Si donc les différents acteurs régionaux ont essayé d’orienter le mouvement spontané dans la direction qui leur était la plus favorable, dans un crescendo d’interventions à travers les médias, (dont la difficile vérifiabilité a été mise au jour récemment par Riccardo Redaelli sur le journal Avvenire), l’argent et les armes, le manque de connaissance de ces dynamiques et des équilibres instables du Moyen-Orient est le deuxième élément qui rend difficile une évaluation correcte des révoltes : en elles il y a la poussée des nouveaux mouvements de protestation, des jeunes, mais il y a également tous les acteurs politiques habituels, qui ont leurs propres réseaux d’influence. De nombreux médias ont d’abord tout misé sur les jeunes, puis ils ont souligné la réémergence des mouvements islamistes, en finissant par fournir au public un cadre contradictoire et peu crédible.

 

 

L’accent mis sur l’utilisation de la technologie (« notre » technologie) trahit dans de nombreux cas une espérance secrète : que finalement ces peuples se soient « normalisés ». Et c’est le troisième élément de confusion, parce que technologie ne veut pas dire nécessairement sécularisation et que le refoulement de l’élément islamiste est une illusion. Ces pays, comme l’a écrit Marc Boucrot en commentant les élections au Maroc pour Oasis, sont et restent largement musulmans et la confrontation politique se déroulera sur l’axe économique et celui de la justice sociale, mais aussi (et peut-être davantage) sur celui de l’identité communautaire.

 

 

L’impression, au terme d’un bref séjour en Tunisie et sans vouloir généraliser, est que la société vit une effervescence très grande. Une casserole en ébullition dont on aurait ôté le couvercle. Les impulsions sont extrêmement contradictoires et deux dangers principaux sont en premier lieu le recours à la violence pure et simple, prêchée dans la frange salafiste la plus extrême, et puis la course à l’hégémonie qui, dans le cas où les principes fondamentaux de l’État ne seraient pas définis de manière claire, pourrait ouvrir la porte à des dérives totalitaires.
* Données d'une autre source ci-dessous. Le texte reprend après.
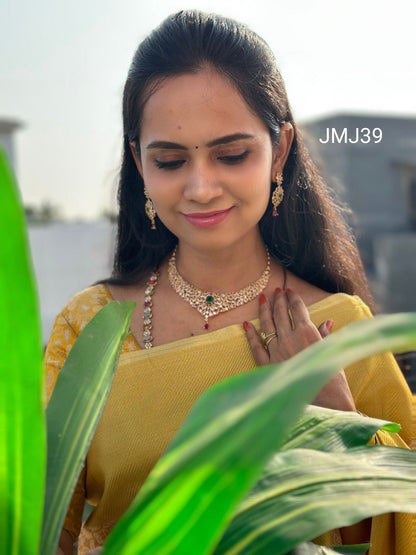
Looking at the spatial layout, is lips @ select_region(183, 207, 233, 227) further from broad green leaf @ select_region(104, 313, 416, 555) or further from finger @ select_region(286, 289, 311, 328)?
broad green leaf @ select_region(104, 313, 416, 555)

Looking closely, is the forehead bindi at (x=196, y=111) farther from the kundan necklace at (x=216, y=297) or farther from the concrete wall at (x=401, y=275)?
the concrete wall at (x=401, y=275)

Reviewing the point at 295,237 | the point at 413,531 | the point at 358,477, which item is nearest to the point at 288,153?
the point at 295,237

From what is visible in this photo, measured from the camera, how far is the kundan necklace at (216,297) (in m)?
1.24

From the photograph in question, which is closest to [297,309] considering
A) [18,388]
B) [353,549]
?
[353,549]

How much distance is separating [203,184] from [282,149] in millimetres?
287

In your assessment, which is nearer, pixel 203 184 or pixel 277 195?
pixel 203 184

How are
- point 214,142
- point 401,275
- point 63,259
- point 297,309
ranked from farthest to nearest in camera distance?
1. point 401,275
2. point 63,259
3. point 297,309
4. point 214,142

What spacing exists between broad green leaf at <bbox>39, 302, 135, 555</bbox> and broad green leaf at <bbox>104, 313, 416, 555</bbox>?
8 cm

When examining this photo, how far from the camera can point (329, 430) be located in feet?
1.49

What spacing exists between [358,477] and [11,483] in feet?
0.67

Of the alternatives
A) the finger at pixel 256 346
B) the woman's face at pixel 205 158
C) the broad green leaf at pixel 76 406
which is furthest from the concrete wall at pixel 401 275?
the broad green leaf at pixel 76 406

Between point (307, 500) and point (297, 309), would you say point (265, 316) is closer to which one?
point (297, 309)

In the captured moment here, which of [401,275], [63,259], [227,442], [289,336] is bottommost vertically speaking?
[401,275]

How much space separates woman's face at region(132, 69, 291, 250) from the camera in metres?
1.00
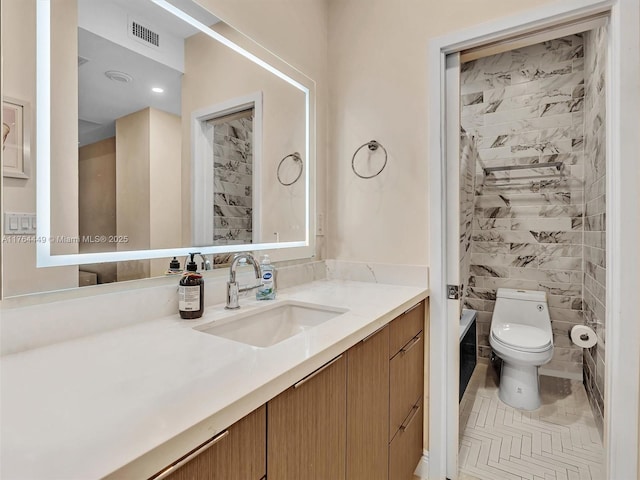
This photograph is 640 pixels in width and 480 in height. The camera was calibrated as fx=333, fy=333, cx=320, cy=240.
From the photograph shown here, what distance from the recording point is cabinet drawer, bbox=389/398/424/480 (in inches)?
49.4

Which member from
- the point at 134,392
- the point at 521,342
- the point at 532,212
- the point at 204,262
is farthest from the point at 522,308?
the point at 134,392

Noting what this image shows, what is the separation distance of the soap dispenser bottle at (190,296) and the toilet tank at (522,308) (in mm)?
2393

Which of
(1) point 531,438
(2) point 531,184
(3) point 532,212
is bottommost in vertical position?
(1) point 531,438

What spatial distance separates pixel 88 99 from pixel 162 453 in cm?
93

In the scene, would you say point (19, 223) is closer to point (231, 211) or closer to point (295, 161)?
point (231, 211)

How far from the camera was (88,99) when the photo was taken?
3.03ft

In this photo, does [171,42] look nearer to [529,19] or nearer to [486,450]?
[529,19]

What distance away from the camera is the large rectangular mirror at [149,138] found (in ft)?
2.81

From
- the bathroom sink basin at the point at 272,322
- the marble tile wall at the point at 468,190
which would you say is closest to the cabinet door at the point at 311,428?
the bathroom sink basin at the point at 272,322

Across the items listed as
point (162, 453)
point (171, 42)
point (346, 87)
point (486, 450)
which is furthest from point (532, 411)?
point (171, 42)

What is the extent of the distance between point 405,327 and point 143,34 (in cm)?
139

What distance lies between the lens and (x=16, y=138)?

Vice-versa une convergence suffisamment large autour de certains principes, surtout dans la phase constituante, jetterait les bases pour un avenir moins conflictuel. Pour dire la vérité, l’incidence de la violence a été très différente dans ces révoltes et il est évident que la transition vers de nouvelles modalités d’organisation du pouvoir a davantage de possibilités de réussir là où moins de sang a été versé.

 

 

Une remarque finale qui est aussi un souhait : dans le passé l’importance apparemment accordée par l’Occident aux droits humains a rencontré des obstacles dans la réalité par des considérations stratégiques. Maintenant l’alibi est tombé. Saura-t-on saisir toutes les opportunités proposées par cette convergence inédite entre les principes et les intérêts ?

 

 

*Une version abrégée de cet article a été publiée sur le quotidien italien Avvenire le 31 décembre 2011.